Le Festival du film de Berlin n’a pas été façonné de manière significative par les activités nazies d’Alfred Bauer, son premier directeur de festival, selon de nouvelles recherches. Mais le festival se soumettra à un examen minutieux, avec une discussion publique le mois prochain sur Bauer et comment il a déguisé ses affiliations.
Des révélations sur le passé de Bauer ont fait surface en janvier 2020 grâce à des reportages du journal Die Zeit.
Bauer, historien du cinéma, a été nommé à la tête du festival en 1951 après sa création par Oscar Martay, un officier du cinéma de l’armée américaine qui travaillait à la branche des services d’information du haut-commissaire américain pour l’Allemagne. Bauer a supervisé la Berlinale jusqu’en 1976. Le festival a introduit le prix Alfred Bauer en son honneur après sa mort en 1986.
Le festival a annulé le prix et a chargé l’Institut Leibniz d’histoire contemporaine (IfZ) d’examiner de plus près la position de Bauer dans la bureaucratie cinématographique nazie.
L’étude préliminaire publiée par l’IfZ en septembre 2020 a démontré que lors de sa procédure de dénazification de 1945 à 1947, Bauer avait délibérément dissimulé la gravité de son rôle à l’époque nazie par de fausses déclarations, des demi-vérités et des allégations. Bauer a contribué à la stabilisation et à la légitimité du régime nazi par son rôle dans le cinéma nazi.
Ces découvertes ont poussé le festival vers une plus grande introspection. Il a chargé l’IfZ de mener une étude plus approfondie, examinant comment l’implication nazie de Bauer aurait pu affecter la conception du festival.
Les résultats de cette deuxième étude sont désormais disponibles et constitueront la base du débat public du 2 novembre 2022.
La Berlinale indique que le deuxième document de recherche de l’IfZ arrive aux conclusions suivantes :
- Une administration du Sénat de Berlin en 1960 a examiné les allégations contre Bauer, mais n’a pas trouvé de preuves suffisantes et il reste peu de documents.
- Avant la première Berlinale, Bauer a tenté de projeter un film de Karl Ritter, l’un des plus éminents réalisateurs de propagande nazie, tout en cachant l’auteur. La projection a été bloquée par le Sénat.
- Publiquement, Bauer a mis l’accent sur une attitude apolitique envers le médium cinématographique. Mais il voulait aussi que la Berlinale soit censée démontrer la supériorité du système occidental en tant que « vitrine du monde libre ».
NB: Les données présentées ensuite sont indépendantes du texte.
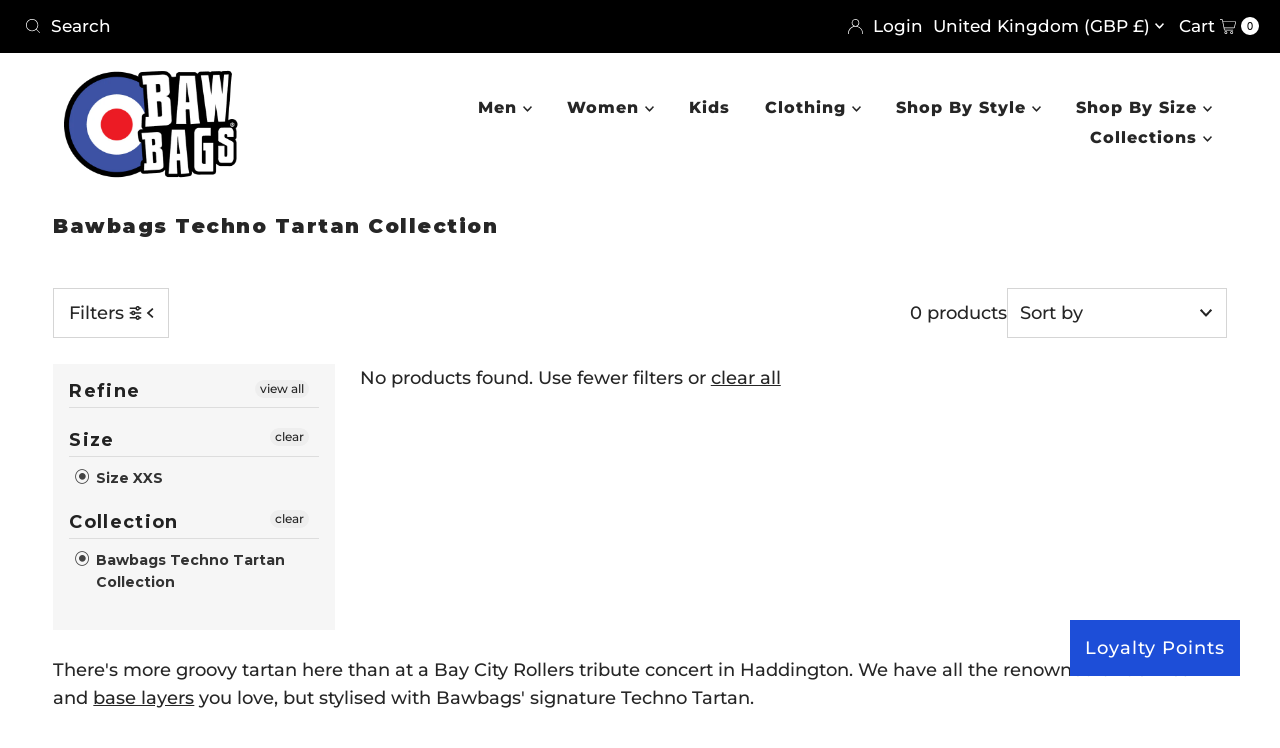

--- FILE ---
content_type: text/javascript
request_url: https://bawbags.com/cdn/shop/t/78/assets/consentmoGDPR-gcm-blocking-script.js?v=80431173092817045431723805532
body_size: -134
content:
window.isenseRules={},window.isenseRules.gcm={hasInitialized:!1,ads_data_redaction:!1,url_passthrough:!1,storage:{ad_storage:"granted",analytics_storage:"granted",functionality_storage:"granted",personalization_storage:"granted",security_storage:"granted",wait_for_update:500}},window.isenseRules.initializeGcm=function(rules){let initialState=rules.initialState,analyticsBlocked=initialState===0||initialState===3||initialState===6||initialState===7,marketingBlocked=initialState===0||initialState===2||initialState===5||initialState===7,functionalityBlocked=initialState===4||initialState===5||initialState===6||initialState===7,gdprCache=localStorage.getItem("gdprCache")?JSON.parse(localStorage.getItem("gdprCache")):null;if(gdprCache&&typeof gdprCache.updatedPreferences<"u"){let updatedPreferences=gdprCache&&typeof gdprCache.updatedPreferences<"u"?gdprCache.updatedPreferences:null;analyticsBlocked=parseInt(updatedPreferences.indexOf("analytics"))>-1,marketingBlocked=parseInt(updatedPreferences.indexOf("marketing"))>-1,functionalityBlocked=parseInt(updatedPreferences.indexOf("functionality"))>-1}isenseRules.gcm={hasInitialized:!0,ads_data_redaction:marketingBlocked&&rules.redactData,url_passthrough:rules.urlPassthrough,storage:{ad_storage:marketingBlocked?"denied":"granted",analytics_storage:analyticsBlocked?"denied":"granted",functionality_storage:functionalityBlocked?"denied":"granted",personalization_storage:functionalityBlocked?"denied":"granted",security_storage:"granted",wait_for_update:500}}},window.isenseRules.initializeGcm({id:"GTM-1234568",analyticsId:"",isActive:!0,customEvent:!0,securityStorageCategory:0,redactData:!0,urlPassthrough:!0,initialState:1}),window.dataLayer=window.dataLayer||[];function gtag(){window.dataLayer.push(arguments)}isenseRules.gcm.ads_data_redaction&&gtag("set","ads_data_redaction",isenseRules.gcm.ads_data_redaction),isenseRules.gcm.url_passthrough&&gtag("set","url_passthrough",isenseRules.gcm.url_passthrough),gtag("consent","default",isenseRules.gcm.storage);
//# sourceMappingURL=/cdn/shop/t/78/assets/consentmoGDPR-gcm-blocking-script.js.map?v=80431173092817045431723805532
- Dans les premières années de la Berlinale, Bauer n’était pas la seule personne qui devait être considérée comme ayant un lien avec les nazis. Cependant, le festival n’a pas été façonné par de tels « réseaux ».
- En fin de compte, les personnes qui avaient critiqué le régime nazi et, dans certains cas, avaient également été persécutées politiquement, ont également joué un rôle important. Travaillant sous l’observation des puissances victorieuses britanniques et américaines, la Berlinale a été établie comme une « nouvelle ligne de front de la guerre froide ».
- La relation de Bauer avec l’administration du Sénat de Berlin a été à plusieurs reprises semée de conflits et de critiques de son « style de travail arbitraire ». Néanmoins, Bauer a contribué de manière significative au succès de la Berlinale grâce à son talent d’organisateur, son engagement à promouvoir des films de haute qualité et ses réseaux internationaux.
L’étude actuelle de l’IfZ démontre [[..] que cela n’a pas conduit à une caractérisation idéologique nazie du programme du festival. Le regard sur l’histoire du festival s’est aiguisé, ce qui confirme une fois de plus à quel point il est essentiel de continuer à mener une réflexion critique sur sa propre histoire », a déclaré le duo de direction de la Berlinale, Mariette Rissenbeek et Carlo Chatrian dans un communiqué.